KAV: Wiener OP-Anmeldesystem vorbildhaft für ganz Österreich

Wien (OTS) - =

"In den Spitälern der Stadt Wien bestimmen
ausschließlich medizinische Kriterien die Dringlichkeit eines OP-Termins", erklärte heute KAV-Generaldirektor Dr. Wilhelm Marhold gegenüber der Rathaus-Korrespondenz. Und weiter: "Das Anmeldemanagement erfolgt vollkommen transparent und fair und verhindert Doppel- bzw. Mehrfachmeldungen."

Im Jänner 2008 wurde OPERA, das neue elektronische OP-Anmeldemanagement der Spitäler der Stadt Wien, präsentiert. Heute arbeiten alle chirurgischen Abteilungen mit diesem elektronischen System. Die Anmeldezeiten sind seither in vielen Fächern deutlich gesunken. So hat sich beispielsweise die Anmeldezeit für Graue-Star-Operationen (Katarakt) im Krankenhaus Hietzing von durchschnittlich zwölf Wochen auf maximal drei Wochen verkürzt. Für einen neurochirurgischen Eingriff an der Wirbelsäule in der Krankenanstalt Rudolfstiftung etwa wartet man durchschnittlich 52 Tage auf einen Operationstermin. Im Otto-Wagner-Spital beträgt die Anmeldezeit für eine Hüftoperation durchschnittlich zweieinhalb Monate - die Wartezeit konnte durchschnittlich um dreißig Tage verkürzt werden.
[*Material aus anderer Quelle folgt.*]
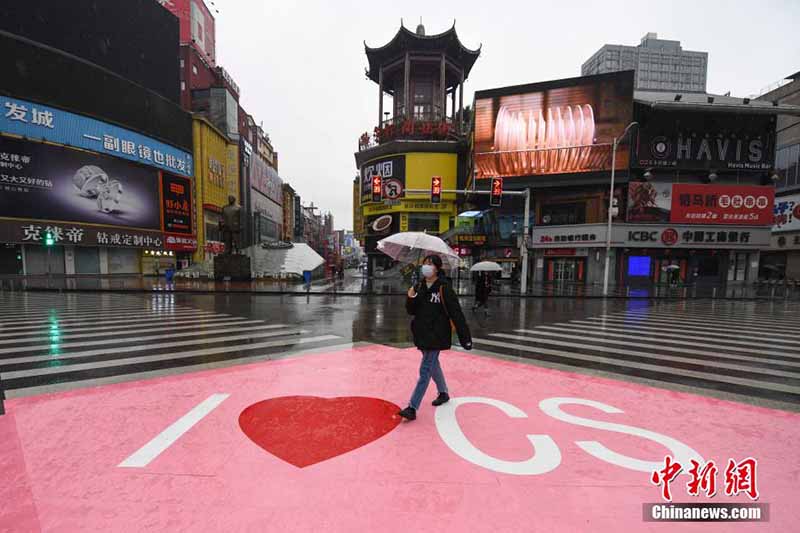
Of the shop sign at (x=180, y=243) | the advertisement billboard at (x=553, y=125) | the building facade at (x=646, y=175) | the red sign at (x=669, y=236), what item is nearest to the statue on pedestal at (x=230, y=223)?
the shop sign at (x=180, y=243)

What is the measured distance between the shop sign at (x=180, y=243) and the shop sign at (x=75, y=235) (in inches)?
31.9

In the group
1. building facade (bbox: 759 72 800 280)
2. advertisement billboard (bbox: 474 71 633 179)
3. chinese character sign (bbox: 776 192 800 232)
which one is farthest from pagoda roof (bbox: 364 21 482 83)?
chinese character sign (bbox: 776 192 800 232)

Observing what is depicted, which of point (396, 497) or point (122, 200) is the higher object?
point (122, 200)

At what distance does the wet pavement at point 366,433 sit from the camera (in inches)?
95.4

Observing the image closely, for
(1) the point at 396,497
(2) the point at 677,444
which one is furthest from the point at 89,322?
(2) the point at 677,444

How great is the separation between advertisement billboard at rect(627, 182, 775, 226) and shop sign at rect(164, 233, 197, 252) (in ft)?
171

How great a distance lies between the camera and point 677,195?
29422 mm

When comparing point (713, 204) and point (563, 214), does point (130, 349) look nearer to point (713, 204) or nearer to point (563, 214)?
point (563, 214)

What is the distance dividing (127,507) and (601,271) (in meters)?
33.9

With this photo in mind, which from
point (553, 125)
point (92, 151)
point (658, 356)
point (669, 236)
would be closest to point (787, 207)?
point (669, 236)

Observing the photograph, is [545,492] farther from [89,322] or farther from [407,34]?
[407,34]

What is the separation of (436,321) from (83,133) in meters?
47.6

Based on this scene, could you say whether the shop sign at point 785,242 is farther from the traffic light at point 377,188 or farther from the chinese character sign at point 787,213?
the traffic light at point 377,188

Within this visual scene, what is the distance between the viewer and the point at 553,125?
30672 mm
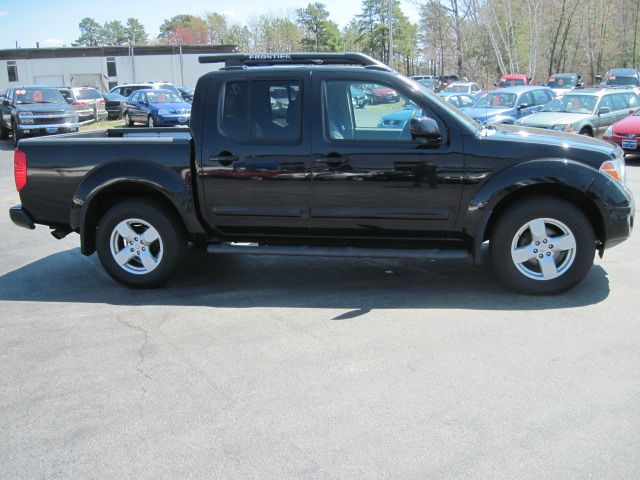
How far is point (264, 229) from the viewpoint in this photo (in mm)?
5645

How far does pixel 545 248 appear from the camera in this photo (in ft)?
17.4

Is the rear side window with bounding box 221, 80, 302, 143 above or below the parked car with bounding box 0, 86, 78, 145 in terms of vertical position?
below

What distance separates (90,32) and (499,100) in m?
153

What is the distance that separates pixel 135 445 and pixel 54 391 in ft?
3.03

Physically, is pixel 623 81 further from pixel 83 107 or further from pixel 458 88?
pixel 83 107

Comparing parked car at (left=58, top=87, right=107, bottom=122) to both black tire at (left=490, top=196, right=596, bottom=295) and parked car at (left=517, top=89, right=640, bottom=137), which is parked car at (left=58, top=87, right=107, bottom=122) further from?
black tire at (left=490, top=196, right=596, bottom=295)

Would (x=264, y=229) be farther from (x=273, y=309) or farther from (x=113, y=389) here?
(x=113, y=389)

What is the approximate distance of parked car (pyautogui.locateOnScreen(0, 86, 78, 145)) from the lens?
2002cm

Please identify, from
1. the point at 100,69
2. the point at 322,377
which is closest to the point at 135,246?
the point at 322,377

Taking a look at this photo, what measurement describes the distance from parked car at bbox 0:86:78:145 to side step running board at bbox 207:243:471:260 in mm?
16839

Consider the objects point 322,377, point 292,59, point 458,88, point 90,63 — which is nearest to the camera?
point 322,377

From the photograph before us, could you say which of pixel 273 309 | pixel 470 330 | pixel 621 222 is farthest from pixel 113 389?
pixel 621 222

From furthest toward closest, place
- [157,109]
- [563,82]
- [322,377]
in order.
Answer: [563,82] → [157,109] → [322,377]

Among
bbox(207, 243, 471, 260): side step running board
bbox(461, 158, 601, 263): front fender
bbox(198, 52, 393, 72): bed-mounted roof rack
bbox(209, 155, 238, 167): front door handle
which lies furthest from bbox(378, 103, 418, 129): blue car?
bbox(209, 155, 238, 167): front door handle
PatientInnenfreundliches System

Bei planbaren, nicht akuten Eingriffen wird gemeinsam mit der/dem PatientIn nach einem passenden Termin gesucht. Auf spezielle Wünsche - etwa wegen eines anstehenden Urlaubs - wird Rücksicht genommen. Ist der passende OP-Termin gefunden, wird er auch gleich vergeben. Eine Verschiebung des Operationstermins kann nur durch eine Ärztin oder einen Arzt erfolgen und muss eindeutig medizinisch begründet sein. In vielen Fällen muss aber auch aus medizinischer Sicht eine Menge vorbereitet werden, damit eine Operation korrekt durchgeführt werden kann. Für Akutfälle, die immer sofort behandelt werden, steht selbstverständlich eine 24-Stunden-Versorgung zur Verfügung.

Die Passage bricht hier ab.